Saturday, January 3, 2009

Jacob's Thoughts on One Year Ago

(Posted January 3, but written January 2)


Wow. That is all I can say after exactly a year of being diagnosed. Wow to lots of things but mostly wow to the fact that as i'm looking back I have no idea how I actually managed to get through this. Looking back I've realised how hard it should have been when In the midst of it all I hardly thought any-thing of it. I just felt it was normal every day stuff, and now I'm going into after-shock realizing how hard it really was. But so many good things have come of it that I can honestly say getting cancer Is one of the greatest things thats ever happened to me. I've learned so much and I now have a much different outlook on life.

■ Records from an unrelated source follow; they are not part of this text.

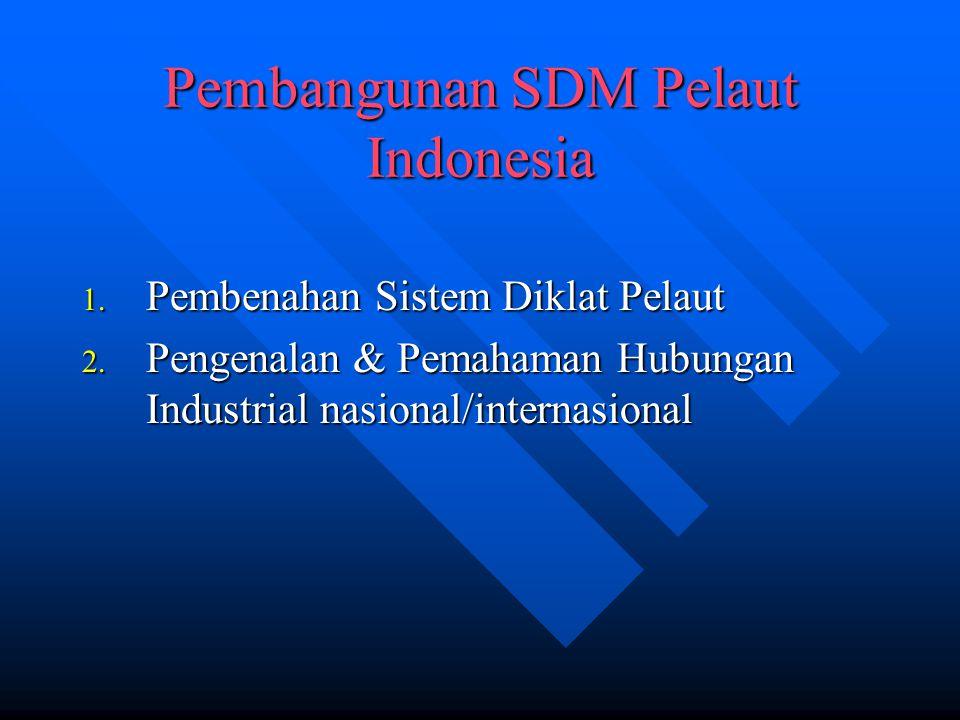 Pembangunan SDM Pelaut Indonesia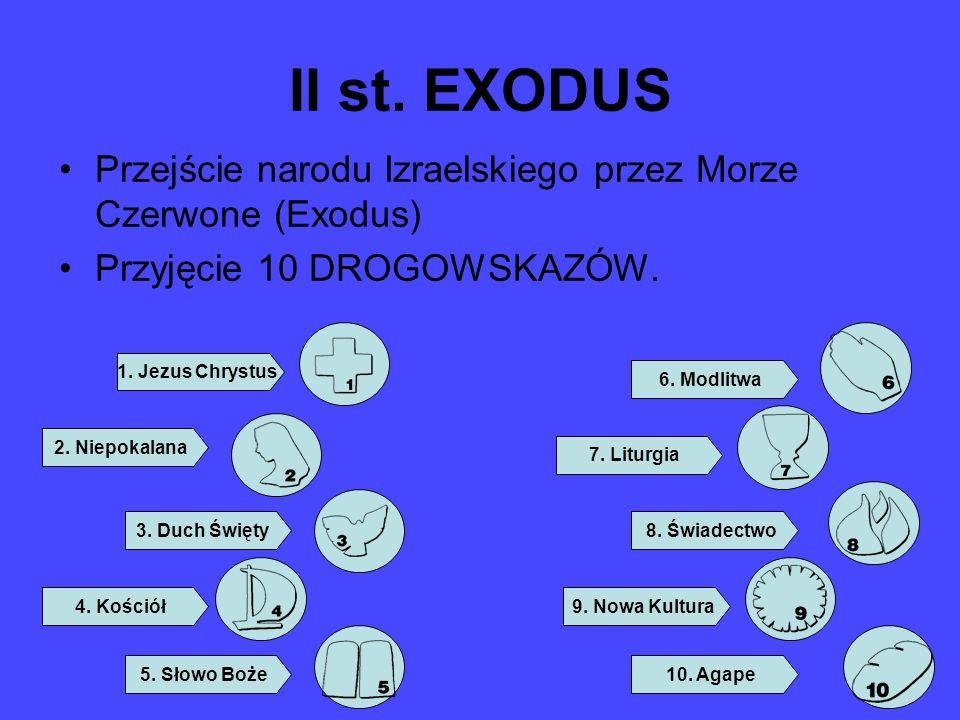 II st. EXODUS Przejście narodu Izraelskiego przez Morze Czerwone (Exodus) Przyjęcie 10 DROGOWSKAZÓW.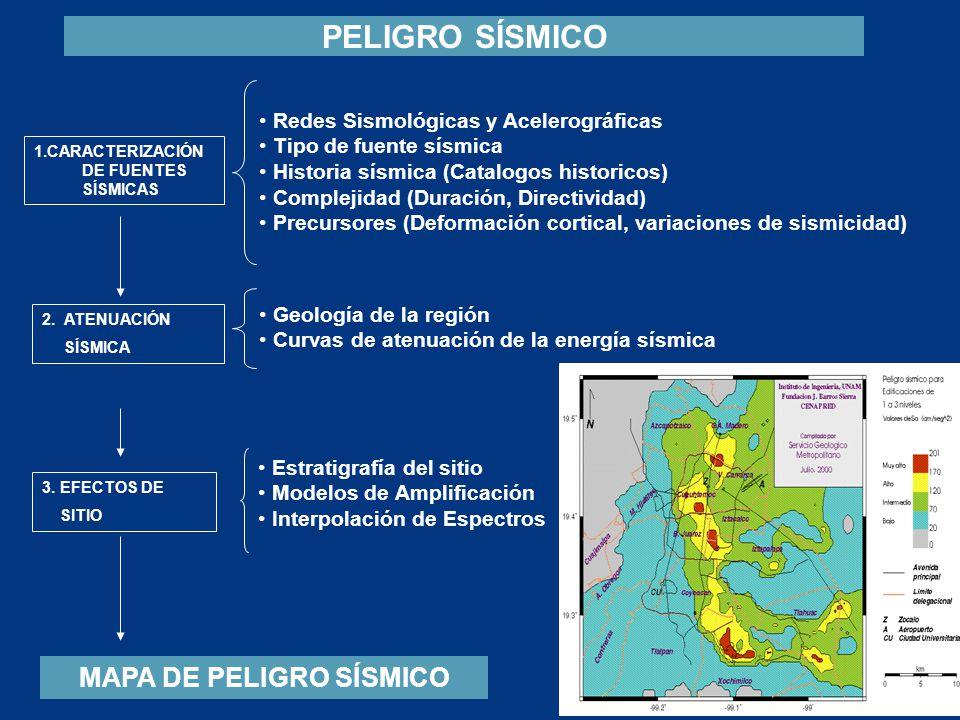 1.CARACTERIZACIÓN DE FUENTES SÍSMICAS PELIGRO SÍSMICO Redes Sismológicas y Acelerográficas Tipo de fuente sísmica Historia sísmica (Catalogos historic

Now Reading back over my moms early posts I feel so strange and I've realised how calm I was in those first four days when I had every reason in the world to panic. Looking back on treatment I think that the hardest week for me was the very last week of radiation when my mouth and throat hurt so bad that I ate nothing and I'd lost 17 pounds. Now exactly a year later it is 11:40 pm and got out of bed twenty minutes ago because I really felt that I needed to wright this now before the day is over. Well I'm almost done all that I have left to say is thank you. Thank you Dr. Afify and Dr. Million. Thanks for all the nurses at primary childrens. Especially Irish, Mitch, Karen, and "The Guy" Ben. Thanks for all the great radiation techs at huntsman especially Troy, Glen, and someone else who's name I cant remember now. Finally thanks for all of you people who didn't even know who I was and had never met me but still kept track of my progress and prayed for me despite not knowing me, thanks for all of that. It has been a hard but great year for me. Good Bye.

Friday, January 2, 2009

One Year Ago . . .

I was somewhere between leaving Primary Children's, picking up Matt, Emma, and Spencer from friends' houses, and sitting them down to tell them that their brother had cancer.

Today is a better day :)

Jake asked if I was going to post today, so this is for him:

I actually didn't sleep well last night. Hardly at all, in fact. I read until 1:00 a.m. and then played solitaire on my iPod until 2:00 a.m. and then lay in the dark staring at my clock until 3:00 a.m.--at some point after that I dozed but I kept waking up. When I woke up at 5:30, I couldn't go back to sleep. It was 5:30 in the morning last year when Jake was admitted to the surgical ward to await a biopsy.

There are, at least for me, only a handful of moments in time that stand out as "My life will never be the same." My children being born is the first to come to mind . . . but I had 9 months to think about that.

10:30 a.m., January 2, 2008 is a moment I never saw coming. I didn't ask for it, I didn't want it, but there it was. Standing in a hallway with a surgical resident whose name I'm not sure I ever knew as he told me, " We found the tissue sample from the dentist. The pathologist has finished his report. I'm sorry, it is cancer."

That is the only time in my life where I remember thinking: "From this moment on, everything changes."

I was only half right.

What hasn't changed? I'm still ecstatically married. I'm still the mother of four children. I'm still a writer and a friend and a woman of faith. I still live in the same house and go to the same church and send my kids to school and balance the checkbook and do laundry and read.

What has changed? Everything is deeper. Everything is clearer. Everything is more precious. Every breath I take I treasure. Every breath my children take, I give thanks.

Oh, here's something else that's changed--I listen to Matt and Jake's music (okay, more Matt than Jake. I'm sorry, Ozzy Osbourne is never going to make my list, Jake!) This summer Chris and I went with Matt and Jake to see Angels and Airwaves in Salt Lake. My favorite song of theirs is called Rites of Spring. Here's the chorus:

If I had a chance for another try . . .
I wouldn't change a thing, it's made me all of who I am inside.
And if I could thank God that I am here and that I am alive
Every day I wake I tell myself a little harmless lie . . .
The whole wide world is mine
.

Would I change this day a year ago if I could?

I can honestly say no. I wish I could take away all the fear and grief and the pain and the uncertainty that Jake in particular has had to endure. But I cannot wish undone "all of who I am inside". And I cannot untangle that from Jacob's cancer.

Bless all of you who have prayed for Jake. Bless all those children who suffer tonight, from cancer or anything else. May the blessings walk hand in hand with the trials and may we always have the wisdom to see both.